Your task — Your answer must consist solely of the lines from the start of the entries below through the line with "scientific name: Psophia crepitans", unchanged.
'''
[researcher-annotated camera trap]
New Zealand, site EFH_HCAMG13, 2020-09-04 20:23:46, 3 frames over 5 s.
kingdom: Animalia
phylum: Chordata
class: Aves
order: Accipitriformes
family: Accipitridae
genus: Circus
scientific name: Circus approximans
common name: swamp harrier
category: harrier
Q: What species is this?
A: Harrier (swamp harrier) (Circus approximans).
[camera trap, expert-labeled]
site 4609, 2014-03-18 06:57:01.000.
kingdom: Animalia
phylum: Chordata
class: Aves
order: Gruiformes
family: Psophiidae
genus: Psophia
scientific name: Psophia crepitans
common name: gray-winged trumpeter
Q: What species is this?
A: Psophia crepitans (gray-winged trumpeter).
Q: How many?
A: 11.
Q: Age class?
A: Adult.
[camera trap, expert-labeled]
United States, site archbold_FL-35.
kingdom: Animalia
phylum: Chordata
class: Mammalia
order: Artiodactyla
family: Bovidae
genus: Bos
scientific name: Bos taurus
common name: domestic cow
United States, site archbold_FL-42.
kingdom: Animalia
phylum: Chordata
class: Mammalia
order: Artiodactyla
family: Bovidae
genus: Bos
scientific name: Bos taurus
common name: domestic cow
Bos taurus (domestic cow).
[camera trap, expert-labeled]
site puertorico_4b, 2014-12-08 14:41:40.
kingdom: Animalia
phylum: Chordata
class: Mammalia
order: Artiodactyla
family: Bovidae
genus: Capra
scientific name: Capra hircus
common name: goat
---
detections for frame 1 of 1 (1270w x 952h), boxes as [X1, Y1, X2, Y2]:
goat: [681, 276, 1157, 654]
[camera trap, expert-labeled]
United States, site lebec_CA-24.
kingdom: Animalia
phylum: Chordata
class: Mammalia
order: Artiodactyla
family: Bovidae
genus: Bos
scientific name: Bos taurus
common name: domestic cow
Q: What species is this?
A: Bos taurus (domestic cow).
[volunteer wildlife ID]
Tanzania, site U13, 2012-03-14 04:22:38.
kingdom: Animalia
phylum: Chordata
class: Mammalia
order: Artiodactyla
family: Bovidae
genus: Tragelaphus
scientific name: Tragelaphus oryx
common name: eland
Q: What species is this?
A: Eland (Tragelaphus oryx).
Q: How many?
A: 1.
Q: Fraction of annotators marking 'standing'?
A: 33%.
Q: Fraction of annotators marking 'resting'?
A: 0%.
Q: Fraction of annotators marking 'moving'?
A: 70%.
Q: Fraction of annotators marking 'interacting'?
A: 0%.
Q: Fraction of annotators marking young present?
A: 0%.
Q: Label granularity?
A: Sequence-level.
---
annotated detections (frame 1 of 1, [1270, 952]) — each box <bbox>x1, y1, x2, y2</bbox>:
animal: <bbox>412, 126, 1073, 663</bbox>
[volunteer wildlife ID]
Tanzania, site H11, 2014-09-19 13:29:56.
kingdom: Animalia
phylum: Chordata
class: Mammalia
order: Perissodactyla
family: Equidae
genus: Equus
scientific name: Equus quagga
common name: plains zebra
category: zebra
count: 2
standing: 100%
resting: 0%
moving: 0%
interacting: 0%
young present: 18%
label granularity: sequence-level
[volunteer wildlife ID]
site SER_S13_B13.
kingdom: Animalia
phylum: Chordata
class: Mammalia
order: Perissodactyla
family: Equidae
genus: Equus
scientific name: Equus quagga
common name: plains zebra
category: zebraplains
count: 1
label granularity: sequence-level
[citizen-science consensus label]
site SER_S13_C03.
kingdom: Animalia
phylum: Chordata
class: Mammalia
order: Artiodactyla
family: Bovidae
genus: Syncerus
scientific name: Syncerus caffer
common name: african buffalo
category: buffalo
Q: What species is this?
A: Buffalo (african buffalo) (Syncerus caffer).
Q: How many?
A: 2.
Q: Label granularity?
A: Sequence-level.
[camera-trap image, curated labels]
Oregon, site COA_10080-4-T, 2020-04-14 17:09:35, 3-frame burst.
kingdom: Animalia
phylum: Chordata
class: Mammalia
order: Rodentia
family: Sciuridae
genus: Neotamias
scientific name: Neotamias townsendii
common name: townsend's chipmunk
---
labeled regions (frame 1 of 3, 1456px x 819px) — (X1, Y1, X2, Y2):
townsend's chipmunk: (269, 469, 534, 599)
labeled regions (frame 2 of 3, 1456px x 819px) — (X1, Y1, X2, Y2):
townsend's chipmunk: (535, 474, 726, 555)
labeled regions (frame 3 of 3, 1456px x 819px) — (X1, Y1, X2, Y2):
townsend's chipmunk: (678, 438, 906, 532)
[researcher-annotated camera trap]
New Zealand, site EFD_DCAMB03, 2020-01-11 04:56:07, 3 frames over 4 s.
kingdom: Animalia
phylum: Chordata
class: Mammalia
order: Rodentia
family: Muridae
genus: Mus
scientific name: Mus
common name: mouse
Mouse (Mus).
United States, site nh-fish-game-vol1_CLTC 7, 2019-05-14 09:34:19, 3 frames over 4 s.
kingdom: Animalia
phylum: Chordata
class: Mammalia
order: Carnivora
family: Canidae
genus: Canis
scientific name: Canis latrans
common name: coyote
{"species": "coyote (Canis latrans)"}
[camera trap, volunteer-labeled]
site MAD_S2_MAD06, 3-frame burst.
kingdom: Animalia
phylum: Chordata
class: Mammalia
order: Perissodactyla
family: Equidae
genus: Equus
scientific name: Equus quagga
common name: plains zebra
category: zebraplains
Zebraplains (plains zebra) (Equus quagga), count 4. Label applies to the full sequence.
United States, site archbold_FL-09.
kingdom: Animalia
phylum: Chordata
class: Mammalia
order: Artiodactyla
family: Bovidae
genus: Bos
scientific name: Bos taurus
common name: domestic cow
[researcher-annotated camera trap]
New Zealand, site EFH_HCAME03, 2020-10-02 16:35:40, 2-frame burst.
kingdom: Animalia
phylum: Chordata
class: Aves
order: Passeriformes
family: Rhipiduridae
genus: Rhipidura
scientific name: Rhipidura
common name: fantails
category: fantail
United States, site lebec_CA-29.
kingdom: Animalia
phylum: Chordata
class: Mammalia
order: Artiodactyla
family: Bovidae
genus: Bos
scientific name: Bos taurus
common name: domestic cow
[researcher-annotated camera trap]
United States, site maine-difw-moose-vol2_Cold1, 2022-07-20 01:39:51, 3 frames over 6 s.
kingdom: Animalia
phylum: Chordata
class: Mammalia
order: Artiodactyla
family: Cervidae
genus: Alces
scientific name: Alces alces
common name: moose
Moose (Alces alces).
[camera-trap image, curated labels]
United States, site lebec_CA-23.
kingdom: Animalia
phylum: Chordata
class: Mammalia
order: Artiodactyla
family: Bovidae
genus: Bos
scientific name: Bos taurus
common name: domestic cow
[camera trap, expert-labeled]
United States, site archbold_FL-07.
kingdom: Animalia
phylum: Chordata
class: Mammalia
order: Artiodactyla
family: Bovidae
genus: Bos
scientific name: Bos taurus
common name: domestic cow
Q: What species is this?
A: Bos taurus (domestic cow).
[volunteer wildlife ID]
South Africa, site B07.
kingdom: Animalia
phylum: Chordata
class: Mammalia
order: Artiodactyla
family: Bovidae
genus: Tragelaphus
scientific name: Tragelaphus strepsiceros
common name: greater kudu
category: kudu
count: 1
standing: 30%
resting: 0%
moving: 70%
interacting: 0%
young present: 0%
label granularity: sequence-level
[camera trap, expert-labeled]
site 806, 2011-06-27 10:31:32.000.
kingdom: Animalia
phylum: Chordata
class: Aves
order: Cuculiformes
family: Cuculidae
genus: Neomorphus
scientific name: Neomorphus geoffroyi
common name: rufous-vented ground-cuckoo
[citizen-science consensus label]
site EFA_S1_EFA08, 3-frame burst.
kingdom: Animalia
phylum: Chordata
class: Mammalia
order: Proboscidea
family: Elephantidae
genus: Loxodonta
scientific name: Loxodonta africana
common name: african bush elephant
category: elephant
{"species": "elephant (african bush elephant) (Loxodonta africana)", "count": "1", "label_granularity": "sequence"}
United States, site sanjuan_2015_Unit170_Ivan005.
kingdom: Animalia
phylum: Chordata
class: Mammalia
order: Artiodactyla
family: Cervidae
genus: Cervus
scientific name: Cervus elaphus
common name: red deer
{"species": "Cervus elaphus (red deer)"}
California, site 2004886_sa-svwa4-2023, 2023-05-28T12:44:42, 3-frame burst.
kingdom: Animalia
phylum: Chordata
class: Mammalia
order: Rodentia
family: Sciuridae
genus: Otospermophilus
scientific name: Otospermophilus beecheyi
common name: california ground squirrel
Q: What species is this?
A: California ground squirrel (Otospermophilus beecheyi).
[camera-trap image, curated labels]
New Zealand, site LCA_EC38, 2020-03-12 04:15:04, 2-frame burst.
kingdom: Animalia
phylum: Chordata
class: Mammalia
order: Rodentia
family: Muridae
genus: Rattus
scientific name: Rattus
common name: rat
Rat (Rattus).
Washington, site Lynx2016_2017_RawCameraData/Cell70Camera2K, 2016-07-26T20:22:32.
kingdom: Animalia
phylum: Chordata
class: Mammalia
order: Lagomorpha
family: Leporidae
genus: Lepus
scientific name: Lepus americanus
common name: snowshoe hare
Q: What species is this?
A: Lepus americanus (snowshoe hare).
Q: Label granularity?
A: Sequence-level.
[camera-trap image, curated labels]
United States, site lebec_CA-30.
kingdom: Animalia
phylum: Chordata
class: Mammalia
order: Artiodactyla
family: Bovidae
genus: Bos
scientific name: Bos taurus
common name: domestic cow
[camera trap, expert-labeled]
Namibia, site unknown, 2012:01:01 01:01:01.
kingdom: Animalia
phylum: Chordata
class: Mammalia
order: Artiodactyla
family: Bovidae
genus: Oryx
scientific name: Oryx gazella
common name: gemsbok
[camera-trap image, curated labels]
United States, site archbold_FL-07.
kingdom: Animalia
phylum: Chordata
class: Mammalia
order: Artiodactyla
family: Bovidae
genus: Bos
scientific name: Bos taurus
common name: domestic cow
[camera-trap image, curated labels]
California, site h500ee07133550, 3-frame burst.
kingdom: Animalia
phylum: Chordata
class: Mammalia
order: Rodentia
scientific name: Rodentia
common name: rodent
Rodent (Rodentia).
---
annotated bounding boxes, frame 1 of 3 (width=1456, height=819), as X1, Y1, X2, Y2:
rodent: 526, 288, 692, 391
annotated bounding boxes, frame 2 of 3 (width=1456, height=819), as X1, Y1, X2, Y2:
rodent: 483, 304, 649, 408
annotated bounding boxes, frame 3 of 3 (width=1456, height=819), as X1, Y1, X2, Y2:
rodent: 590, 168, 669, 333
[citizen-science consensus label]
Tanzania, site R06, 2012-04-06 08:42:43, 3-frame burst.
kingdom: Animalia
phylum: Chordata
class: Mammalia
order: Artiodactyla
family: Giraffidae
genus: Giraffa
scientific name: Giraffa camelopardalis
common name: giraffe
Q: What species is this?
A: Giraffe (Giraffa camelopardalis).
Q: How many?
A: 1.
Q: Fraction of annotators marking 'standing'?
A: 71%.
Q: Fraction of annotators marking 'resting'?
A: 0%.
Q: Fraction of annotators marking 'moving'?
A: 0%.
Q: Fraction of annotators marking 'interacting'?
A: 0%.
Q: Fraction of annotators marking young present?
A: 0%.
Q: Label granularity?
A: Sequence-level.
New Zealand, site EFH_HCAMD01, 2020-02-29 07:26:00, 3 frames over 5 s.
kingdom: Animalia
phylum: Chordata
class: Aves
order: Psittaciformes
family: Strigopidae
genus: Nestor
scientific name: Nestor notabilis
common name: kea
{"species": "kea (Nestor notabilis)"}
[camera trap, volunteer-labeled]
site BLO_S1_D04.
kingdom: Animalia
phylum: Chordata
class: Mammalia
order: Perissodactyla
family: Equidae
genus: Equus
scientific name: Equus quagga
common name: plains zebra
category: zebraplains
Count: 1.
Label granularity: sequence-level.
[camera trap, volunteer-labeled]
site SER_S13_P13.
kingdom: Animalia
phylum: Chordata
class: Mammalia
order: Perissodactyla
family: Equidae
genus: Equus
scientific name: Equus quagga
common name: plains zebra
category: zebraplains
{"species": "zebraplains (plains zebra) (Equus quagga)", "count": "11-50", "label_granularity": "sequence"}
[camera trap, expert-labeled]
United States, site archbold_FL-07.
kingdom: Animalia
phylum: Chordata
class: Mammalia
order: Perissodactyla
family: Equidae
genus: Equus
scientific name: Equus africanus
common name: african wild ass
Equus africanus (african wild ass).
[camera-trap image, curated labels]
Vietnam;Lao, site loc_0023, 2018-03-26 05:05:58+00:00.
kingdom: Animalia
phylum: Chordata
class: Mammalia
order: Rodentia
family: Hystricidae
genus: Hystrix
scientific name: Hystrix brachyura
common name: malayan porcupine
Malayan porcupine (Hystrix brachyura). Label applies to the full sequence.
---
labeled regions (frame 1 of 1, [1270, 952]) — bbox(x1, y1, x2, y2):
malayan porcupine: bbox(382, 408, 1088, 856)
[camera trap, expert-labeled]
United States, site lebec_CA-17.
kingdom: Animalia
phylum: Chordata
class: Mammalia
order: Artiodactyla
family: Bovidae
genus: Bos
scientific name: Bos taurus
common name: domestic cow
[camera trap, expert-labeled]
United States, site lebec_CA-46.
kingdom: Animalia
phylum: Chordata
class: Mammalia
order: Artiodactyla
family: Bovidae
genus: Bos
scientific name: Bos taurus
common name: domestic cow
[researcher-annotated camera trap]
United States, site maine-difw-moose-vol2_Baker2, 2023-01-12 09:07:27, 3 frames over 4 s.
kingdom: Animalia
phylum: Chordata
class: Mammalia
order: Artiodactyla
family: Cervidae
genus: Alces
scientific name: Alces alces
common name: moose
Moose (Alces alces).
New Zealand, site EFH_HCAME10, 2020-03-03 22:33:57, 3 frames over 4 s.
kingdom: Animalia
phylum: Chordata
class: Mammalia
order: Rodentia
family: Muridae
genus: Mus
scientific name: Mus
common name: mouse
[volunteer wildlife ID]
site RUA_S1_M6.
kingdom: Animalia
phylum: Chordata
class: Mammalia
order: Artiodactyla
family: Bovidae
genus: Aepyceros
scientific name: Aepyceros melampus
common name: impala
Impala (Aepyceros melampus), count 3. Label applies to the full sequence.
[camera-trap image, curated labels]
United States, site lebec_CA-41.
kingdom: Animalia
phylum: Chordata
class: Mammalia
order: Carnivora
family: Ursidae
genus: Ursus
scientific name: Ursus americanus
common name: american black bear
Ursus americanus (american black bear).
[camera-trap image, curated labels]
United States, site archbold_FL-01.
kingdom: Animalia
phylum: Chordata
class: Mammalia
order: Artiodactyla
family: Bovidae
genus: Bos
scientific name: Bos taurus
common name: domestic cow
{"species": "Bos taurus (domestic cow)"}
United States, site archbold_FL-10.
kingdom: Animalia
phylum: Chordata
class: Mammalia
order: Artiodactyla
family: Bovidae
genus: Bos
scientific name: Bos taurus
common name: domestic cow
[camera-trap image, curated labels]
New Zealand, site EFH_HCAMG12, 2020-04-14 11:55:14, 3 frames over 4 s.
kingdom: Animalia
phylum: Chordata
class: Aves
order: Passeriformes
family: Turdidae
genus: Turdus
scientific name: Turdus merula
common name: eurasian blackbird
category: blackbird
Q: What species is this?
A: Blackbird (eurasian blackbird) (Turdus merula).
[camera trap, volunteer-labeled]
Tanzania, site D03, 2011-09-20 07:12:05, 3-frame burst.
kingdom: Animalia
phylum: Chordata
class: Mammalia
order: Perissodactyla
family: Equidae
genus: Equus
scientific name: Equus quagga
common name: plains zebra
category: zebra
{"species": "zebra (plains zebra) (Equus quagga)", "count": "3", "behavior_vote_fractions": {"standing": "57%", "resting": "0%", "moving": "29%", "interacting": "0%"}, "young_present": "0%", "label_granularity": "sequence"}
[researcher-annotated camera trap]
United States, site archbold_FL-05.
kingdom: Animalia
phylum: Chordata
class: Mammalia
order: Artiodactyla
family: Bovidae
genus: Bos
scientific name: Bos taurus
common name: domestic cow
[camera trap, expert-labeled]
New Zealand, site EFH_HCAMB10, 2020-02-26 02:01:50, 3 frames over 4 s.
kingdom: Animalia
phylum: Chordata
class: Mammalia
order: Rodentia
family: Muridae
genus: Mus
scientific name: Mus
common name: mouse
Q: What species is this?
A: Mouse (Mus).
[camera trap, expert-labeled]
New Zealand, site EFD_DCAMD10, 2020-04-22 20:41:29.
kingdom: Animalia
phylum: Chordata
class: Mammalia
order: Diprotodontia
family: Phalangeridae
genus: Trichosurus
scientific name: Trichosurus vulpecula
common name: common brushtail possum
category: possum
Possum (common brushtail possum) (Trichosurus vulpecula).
'''
The answer —
[researcher-annotated camera trap]
New Zealand, site EFH_HCAMG13, 2020-09-04 20:23:46, 3 frames over 5 s.
kingdom: Animalia
phylum: Chordata
class: Aves
order: Accipitriformes
family: Accipitridae
genus: Circus
scientific name: Circus approximans
common name: swamp harrier
category: harrier
Q: What species is this?
A: Harrier (swamp harrier) (Circus approximans).
[camera trap, expert-labeled]
site 4609, 2014-03-18 06:57:01.000.
kingdom: Animalia
phylum: Chordata
class: Aves
order: Gruiformes
family: Psophiidae
genus: Psophia
scientific name: Psophia crepitans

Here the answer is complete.